Despite the fact that most people we had spoken to before going on the Bristol trip seemed to have found nothing special in the city and had strongly advised us to fly somewhere else instead we did enjoy the city and actually fell for it. Had we had more time and we would have done a lot more, particularly because there were some churches we had wanted to visit, which we didn't and an area we missed entirely.

We had to be at the airport by midday so (calmly) made our way to the bus station to get on the bus that would take us there not without taking one last picture of the inspiring statue of Burke (wish our members of Parliament felt the same way ...).


Saturday, 24 January 2015

Bristol (Day 3 - early afternoon) - On the way to Spike island - along Spike island's shore - The 17th of January 2015

We made our way back to the hotel area before having decided to venture onto the Spike island.

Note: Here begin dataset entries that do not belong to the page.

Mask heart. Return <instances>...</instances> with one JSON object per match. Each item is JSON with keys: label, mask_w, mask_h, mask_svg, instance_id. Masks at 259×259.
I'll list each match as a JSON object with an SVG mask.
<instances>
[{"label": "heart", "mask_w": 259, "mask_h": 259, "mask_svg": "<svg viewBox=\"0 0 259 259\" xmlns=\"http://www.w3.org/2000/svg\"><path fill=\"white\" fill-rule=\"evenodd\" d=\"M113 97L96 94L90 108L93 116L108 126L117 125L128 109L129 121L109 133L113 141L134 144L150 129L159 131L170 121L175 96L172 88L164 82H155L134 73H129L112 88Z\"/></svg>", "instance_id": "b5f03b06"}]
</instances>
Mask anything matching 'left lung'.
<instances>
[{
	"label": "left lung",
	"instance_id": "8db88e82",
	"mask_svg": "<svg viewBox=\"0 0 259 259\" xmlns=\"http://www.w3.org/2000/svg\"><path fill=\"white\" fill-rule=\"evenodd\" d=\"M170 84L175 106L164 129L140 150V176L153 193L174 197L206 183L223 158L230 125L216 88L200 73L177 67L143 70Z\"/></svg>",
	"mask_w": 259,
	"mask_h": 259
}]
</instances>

The weather seemed to be changing but despite being a lot chillier than it was early in the morning it hadn't started to rain as it had been forecast.

We walked up to the vicinity of Oporto Quay, where we had to get on a small ferry boat (with space for about 8 to 9 people) that would take us across on what ended up being a two minute ride.
We then walked along its shore overlooking Hotwells, whose colourful house looked quite nice from the distance. Although there seemed to be nothing rather special  on the island we somehow felt the cool maritime breeze had made a difference in our quite inner city oriented weekend and we ended up enjoying the two hour walk. 

Right before getting back onto the ferry we unexpectedly sighted one of the most recent Banksy paintings (his version of the well known Vermeer's painting), which we had missed on our arrival to the island and that alone added something special to our "adventure".


Bristol (Day 3 - early morning cont.) - Street Art on Quay Street - The 17th of January 2015

We walked towards the city centre, more precisely along the Quay street so as to photograph some of the street Art paintings we hadn't been able to photograph the previous day because it was already too dark. Some of them were huge because of having been done for the "See no Evil", whilst some of the others were either used to conceal works in progress on the streets or were themselves concealed in tunnels.

Nick Walker's monumental mural from "See no evil".

El Mac's piece from "See no evil".

Mural painting by the Spanish artist Azyz.